To allow you to single-step through a program with a debugger, you have to provide information to allow the debugger to associate machine code with source code. At the very least, this means switching off all optimizations, since in an attempt to optimize code the C++ compiler will rearrange code. Optimizations are switched off by default (so the using the /Od switch is redundant), but clearly, to be able to debug a process and single-step through C++ code you need to remove all the /O optimization switches.

Since the C++ Standard Library uses the C Runtime, you will need to compile your code to use the latter's debug builds. The switch you use depends on whether you are building a process or Dynamic Link Library (DLL), and whether you will statically link the C runtime or access it through a DLL. If you are compiling a process, you use /MDd to get the debug version of the C runtime in a DLL, and if you use /MTd you will get the debug version of the static linked C runtime. If you are writing a dynamic linked library, you have to use /LDd in addition to one of the C runtime switches (/MTd is the default). These switches will define a pre-processor symbol called _DEBUG.

A debugger will need to know debugger symbolic information--the names and types of variables and the names of functions and line numbers associated with code. The accepted way to do this is through a file called a program database, with an extension of pdb. You use one of the /Z switches to generate a pdb file: the /Zi or /ZI switch will create two files, one with a name starting with VC (for example VC140.pdb) that contains the debugging information for all of the obj files, and a file with the name of the project that contains debugging for the process. If you compile without linking (/c) then only the first file is created. The Visual C++ project wizard will use /Od /MDd /ZI by default for debug builds. The /ZI switch means that a program database is created in a format that allows the Visual C++ debugger to perform Edit and Continue, that is, you can change some code and continue to single-step through the code without recompiling. When you compile for a release build, the wizard will use the /O2 /MD /Zi switches, which means that the code is optimized for speed but a program database (without Edit and Continue support) will still be created. The code does not need the program database to run (in fact, you should not distribute it with your code), but it is useful if you have a crash report and need to run the release build code under the debugger.

These /Z compiler switches assume the linker is run with the /debug switch (and if the compiler invokes the linker it will pass this switch). The linker will create the project program database from the debug information in the VC program database file.

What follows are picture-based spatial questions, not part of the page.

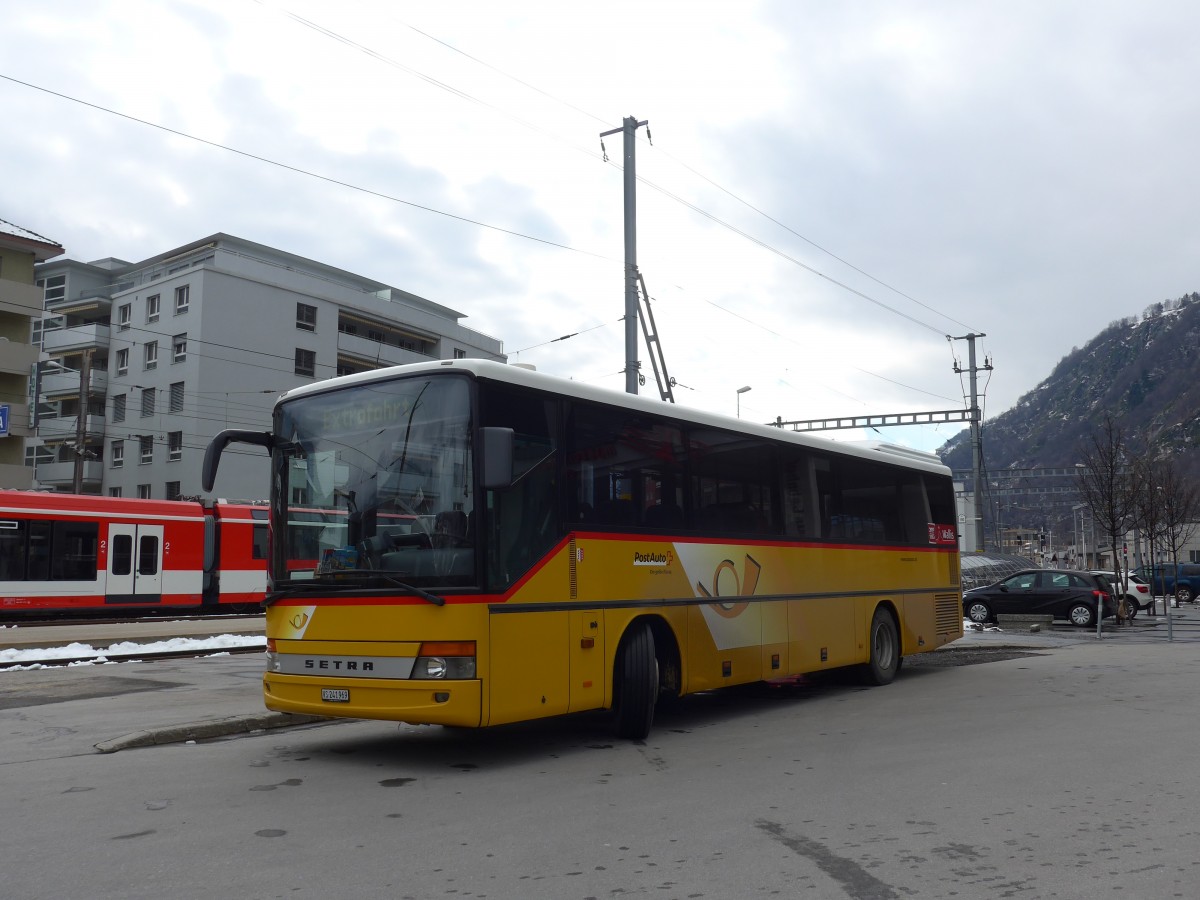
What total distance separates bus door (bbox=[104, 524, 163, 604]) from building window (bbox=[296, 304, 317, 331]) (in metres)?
30.5

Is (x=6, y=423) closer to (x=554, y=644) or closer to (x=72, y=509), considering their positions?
(x=72, y=509)

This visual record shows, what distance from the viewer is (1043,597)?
29250mm

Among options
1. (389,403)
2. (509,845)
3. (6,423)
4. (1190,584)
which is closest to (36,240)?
(6,423)

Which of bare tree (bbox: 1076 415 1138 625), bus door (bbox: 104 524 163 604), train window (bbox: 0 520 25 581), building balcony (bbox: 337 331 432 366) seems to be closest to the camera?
train window (bbox: 0 520 25 581)

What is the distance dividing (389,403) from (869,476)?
777 cm

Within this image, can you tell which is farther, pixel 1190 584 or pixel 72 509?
pixel 1190 584

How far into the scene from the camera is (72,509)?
25828 mm

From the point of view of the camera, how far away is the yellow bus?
7.89 metres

This raises the question of why a release build file will need a program database. If you run a program under the debugger and look at the call stack, you will often see a long list of stack frames in operating system files. These usually have fairly meaningless names made up of the DLL name and some numbers and characters. It is possible to install the symbols (the pdb files) for Windows or, if they are not installed, instruct the Visual C++ debugger to download the symbols for a library being used from a computer on the network called a symbol server. These symbols are not the source code for the library, but they do give you the names of the functions and the types of the parameters, which gives you additional information about the state of the call stack at the point where you are single stepping.